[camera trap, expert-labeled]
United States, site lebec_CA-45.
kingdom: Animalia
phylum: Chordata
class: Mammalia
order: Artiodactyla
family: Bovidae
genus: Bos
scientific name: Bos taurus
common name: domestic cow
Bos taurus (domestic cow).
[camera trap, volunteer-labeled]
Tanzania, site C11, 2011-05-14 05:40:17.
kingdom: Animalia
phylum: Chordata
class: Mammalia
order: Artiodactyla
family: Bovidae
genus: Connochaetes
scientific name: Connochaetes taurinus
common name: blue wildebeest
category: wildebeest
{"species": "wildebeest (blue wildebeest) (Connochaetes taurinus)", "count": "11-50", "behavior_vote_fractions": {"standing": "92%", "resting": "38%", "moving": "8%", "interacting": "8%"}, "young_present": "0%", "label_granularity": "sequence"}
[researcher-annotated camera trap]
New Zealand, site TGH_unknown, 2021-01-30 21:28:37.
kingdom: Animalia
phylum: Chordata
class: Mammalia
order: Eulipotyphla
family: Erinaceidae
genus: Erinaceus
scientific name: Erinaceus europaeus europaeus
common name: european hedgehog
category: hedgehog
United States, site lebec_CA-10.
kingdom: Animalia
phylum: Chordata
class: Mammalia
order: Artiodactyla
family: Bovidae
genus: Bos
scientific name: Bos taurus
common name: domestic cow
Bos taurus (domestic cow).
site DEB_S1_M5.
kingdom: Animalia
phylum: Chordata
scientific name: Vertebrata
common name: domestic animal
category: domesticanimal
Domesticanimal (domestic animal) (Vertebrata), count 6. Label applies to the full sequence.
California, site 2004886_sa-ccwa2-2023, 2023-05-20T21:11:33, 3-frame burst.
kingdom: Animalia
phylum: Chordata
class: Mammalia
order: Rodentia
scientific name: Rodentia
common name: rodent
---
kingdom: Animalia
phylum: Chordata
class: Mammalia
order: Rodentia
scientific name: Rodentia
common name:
■ ■ ■ ■
> [GOAL OF THE EXERCISE]:
Each line in the data that holds the word "wildebeest" must be copied.

> [TASK ANSWER]:
common name: blue wildebeest
category: wildebeest
{"species": "wildebeest (blue wildebeest) (Connochaetes taurinus)", "count": "11-50", "behavior_vote_fractions": {"standing": "92%", "resting": "38%", "moving": "8%", "interacting": "8%"}, "young_present": "0%", "label_granularity": "sequence"}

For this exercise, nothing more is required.